O Corinthians vive dias de euforia após conquistar a Supercopa Rei sobre o Flamengo, mas para o técnico Dorival Júnior, a festa já deu lugar à preocupação estratégica. Em sua última coletiva, o comandante alvinegro foi direto ao ponto: para o Timão competir em alto nível no Campeonato Brasileiro e na Copa Libertadores, a atual organização tática precisa de peças de reposição que o elenco hoje não oferece.
Embora o clube tenha iniciado 2026 com o pé direito, a sétima colocação no Campeonato Paulista — com apenas oito pontos em cinco jogos — expõe a fragilidade de um grupo que sofre com o desgaste físico e a falta de alternativas experientes no banco de reservas.
O Risco da Juventude Solitária
Dorival tem sido um entusiasta da base, promovendo nomes como Gui Negão e João Pedro Tchoca. Contudo, o treinador fez uma ressalva importante sobre a gestão de elenco:
Equilíbrio: A dependência excessiva de jovens pode ser perigosa em jogos de alta intensidade internacional.
Qualificação: O técnico entende que, para bater de frente com adversários "já montados", o Corinthians precisa de jogadores prontos que cheguem para dividir a responsabilidade com as promessas do Terrão.
A Meta: Consolidação e Resultados Imediatos
A urgência por reforços não é apenas um desejo para o futuro, mas uma necessidade para o presente. Com o duelo contra o Capivariano nesta quinta-feira (5) na Neo Química Arena, Dorival pretende usar o jogo para testar variações, mas admite que a "mágica" tática tem limites quando os recursos humanos são escassos.

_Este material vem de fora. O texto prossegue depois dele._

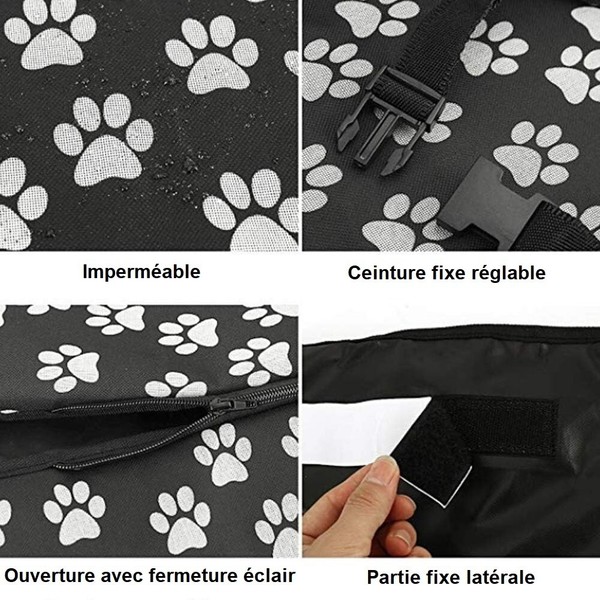 Imperméable

Ceinture fixe réglable

Ouverture avec fermeture éclair

Partie fixe latérale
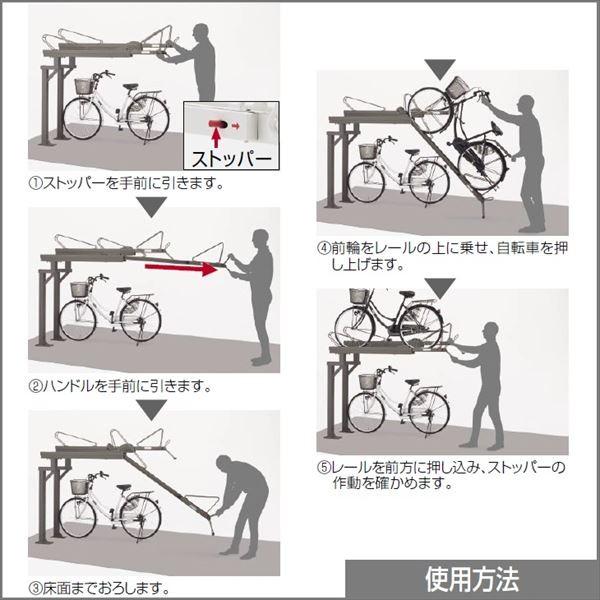 ストッパー

①ストッパーを手前に引きます。

②ハンドルを手前に引きます。

③床面までおろします。

④前輪をレールの上に乗せ、自転車を押し上げます。

⑤レールを前方に押し込み、ストッパーの作動を確かめます。

使用方法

"Com um grupo completo e em condições ideais, o Corinthians não apenas compete, ele protagoniza. Mas a transição precisa ser acelerada", pontuou o técnico.

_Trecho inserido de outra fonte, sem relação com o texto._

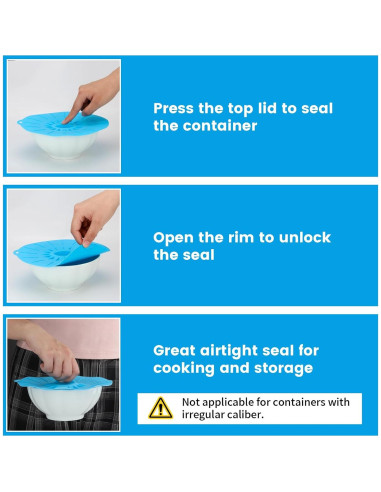 Press the top lid to seal the container

Open the rim to unlock the seal

Great airtight seal for cooking and storage

Not applicable for containers with irregular caliber.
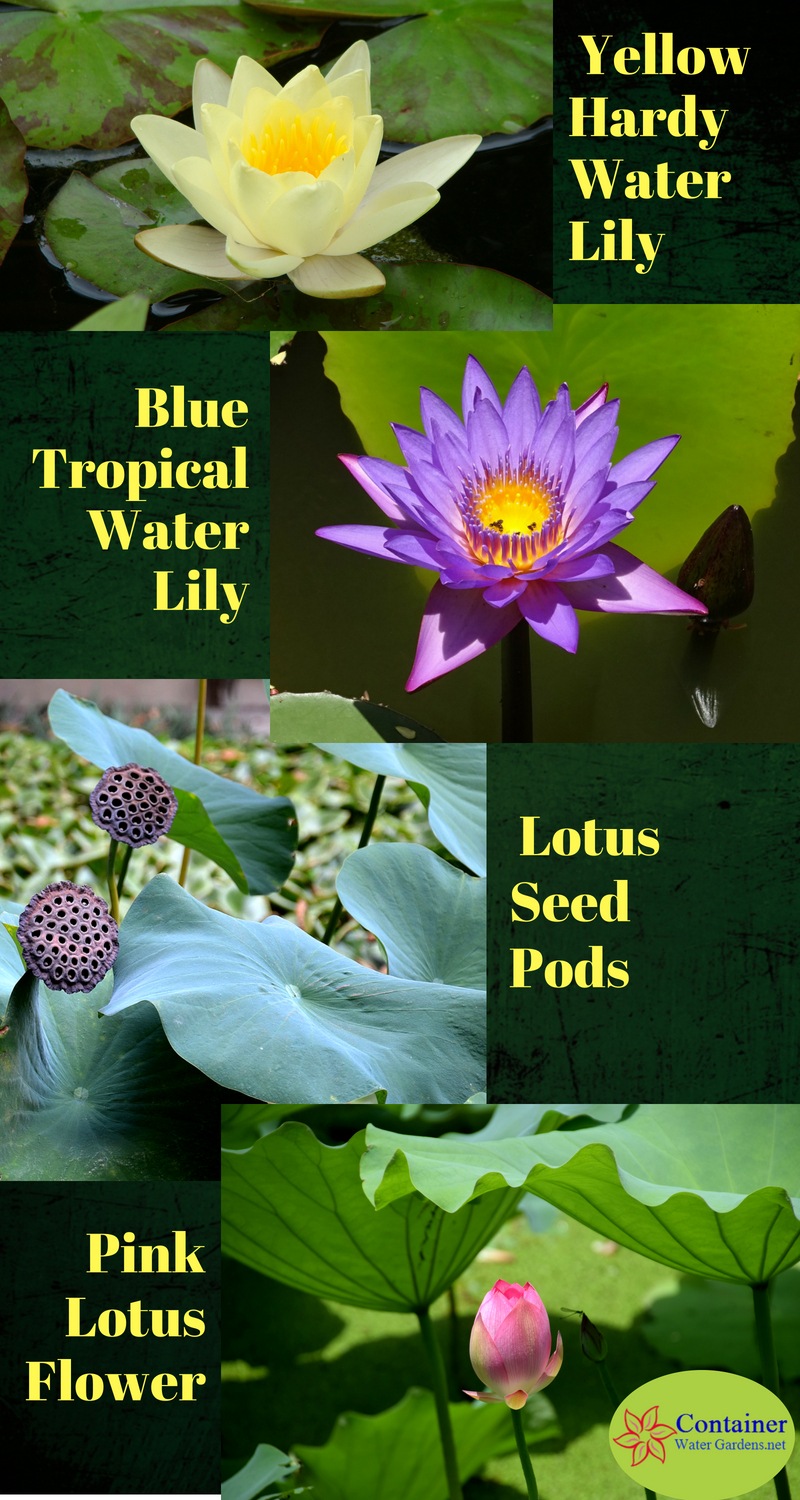 Yellow Hardy Water Lily

Blue Tropical Water Lily

Lotus Seed Pods

Pink Lotus Flower

Container Water Gardens.net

O Que Esperar dos Bastidores
A diretoria, agora sob nova pressão pública do treinador campeão, deve intensificar a busca por nomes pontuais no mercado sul-americano. A meta é entregar ao menos dois reforços de peso — um volante e um atacante de lado — antes do início da fase de grupos da Libertadores.
Para Dorival Júnior, o Corinthians de 2026 está em construção, mas o alicerce precisa de mais do que apenas vontade; precisa de um plantel capaz de suportar a maratona de 80 jogos que o calendário brasileiro impõe.